A esto se suma la falta de políticas de suelo claras que regulen el mercado y utilización del mismo, situación ésta que responde a un fuerte posicionamiento del Estado ante la propiedad privada, la cual se considera intocable. Esto se evidencia en el hecho de que el derecho a la propiedad privada tal como lo caracteriza el derecho público argentino no se ha visto modificado desde su incorporación en el Código Civil del siglo XIX. En cambio el uso de la propiedad tuvo una gran variedad de modificaciones en el mundo del derecho privado, en la búsqueda de una mayor seguridad jurídica. En este marco el valor jurídico de la vida queda por debajo del valor jurídico de la propiedad.
En este contexto de desregulación hay que plantear el análisis en torno al papel que desempeñan las diferentes lógicas que configuran y confrontan en el suelo urbano (lógica del mercado y el capital, lógica del Estado y la política, lógica de la necesidad y reproducción de la vida). La falta de intervención del Estado propicia así una disputa desigual por el suelo entre la fuerza del capital y la urgencia de la necesidad.

El hecho de que el estado por acción u omisión se posicione como un actor netamente pasivo en el manejo y utilización del suelo provoca que distintos agentes del capital pugnen por monopolizar esta mercancía. A sabiendas de que su sola tenencia de manera especulativa ya permite el recupero de la renta y las plusvalías que le generen los avances de la urbanización. En este sentido, es preciso tener presente que la naturaleza del precio del suelo se construye a partir de la acumulación social de capital.

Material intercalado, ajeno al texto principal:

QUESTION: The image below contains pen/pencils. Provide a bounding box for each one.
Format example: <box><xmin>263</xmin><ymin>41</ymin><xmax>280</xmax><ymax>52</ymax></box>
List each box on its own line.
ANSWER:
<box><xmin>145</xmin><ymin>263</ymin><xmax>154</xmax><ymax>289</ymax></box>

Esta especulación inmobiliaria del suelo provoca que aparezcan, cada vez más, grandes extensiones de tierra privada ociosa tendientes a capturar la renta originada por los intereses inmobiliarios a lo largo del tiempo, apareciendo como contracara de este proceso la escasez de tierra con la cual el Estado pudiese generar o expandir el tejido urbano de manera homogénea.
Otra consecuencia importante de la desregulación es la falta de suelo servido que permita el acceso formal de las clases subalternas o postergadas a las ciudades, apareciendo como única salida posible de los hogares más precarizados la oferta del mercado informal. La característica más significativa de este mercado, no es precisamente su condición irregular o ilegal; sino que se funda en valores y relaciones sociales diferentes a las que impone el mercado formal cuya lógica es guiada fundamentalmente por los intereses del capital: “La lógica de las transacciones informales opera dentro del campo de la necesidad y la reciprocidad, o en todo caso dentro de una lógica de mercantilización de dichas relaciones, más que en una lógica de ganancia capitalista” (María Cristina Cravino. “Las villas de la ciudad. Mercado e informalidad urbana”; 2006).